Fast Five
Time was when action movies had real explosions and effects. Nowadays movies CGI in all the mayhem, and the action sequences look patently false. Case in point Fast Five, the fifth in the serious of Fast and Furious movies.
I get it, this is not a Coen Brothers film; it’s a dumb popcorn movie that’s meant to be enjoyed and forgotten on the drive home. Maybe I drive the wrong car to be reviewing Fast Five but the film is as vacuous as the popcorn that accompanies it.
Fast Five as directed by Justin Lin (Rob Cohen and John Singleton directed the first two) moves from one action set piece to the next with no sense of wonder or logic. At least this film set in Rio (it was also lensed in Puerto Rico and the Arizona desert) doesn’t sugarcoat the amount of guns and poverty that exists in Rio de Janeiro like the current cartoon Rio.

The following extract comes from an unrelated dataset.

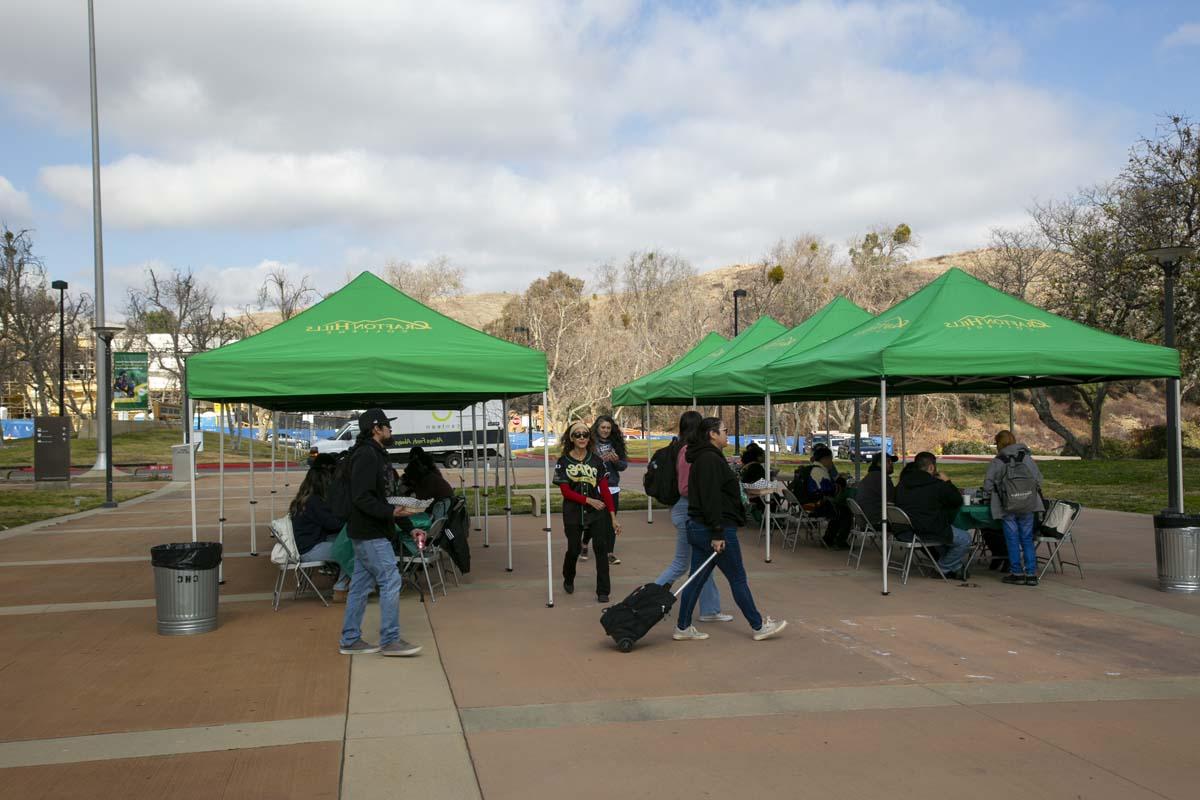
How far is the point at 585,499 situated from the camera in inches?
348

Lin doesn’t have a real grasp on what makes action choreography work. The car races have the right sounds and logos but the angles suggest a bunch of images thrown together without suspense. There’s too many scenes where we never see the good stuff. For instance the crew goes out to steal cars and in the next scene they return but we never see the actual act of boosting the vehicle. Adding Dwayne Johnson to the mix sounds promising but this usually charismatic actor is more wooden than rock. The worst part is the way this movie teases its audience. The credit roll got the best audience response of any of the scenes in the movie because they add a scene that sets up a sequel. But why didn’t they just make that part of the film since it’s a far more interesting plot point than anything in the actual movie?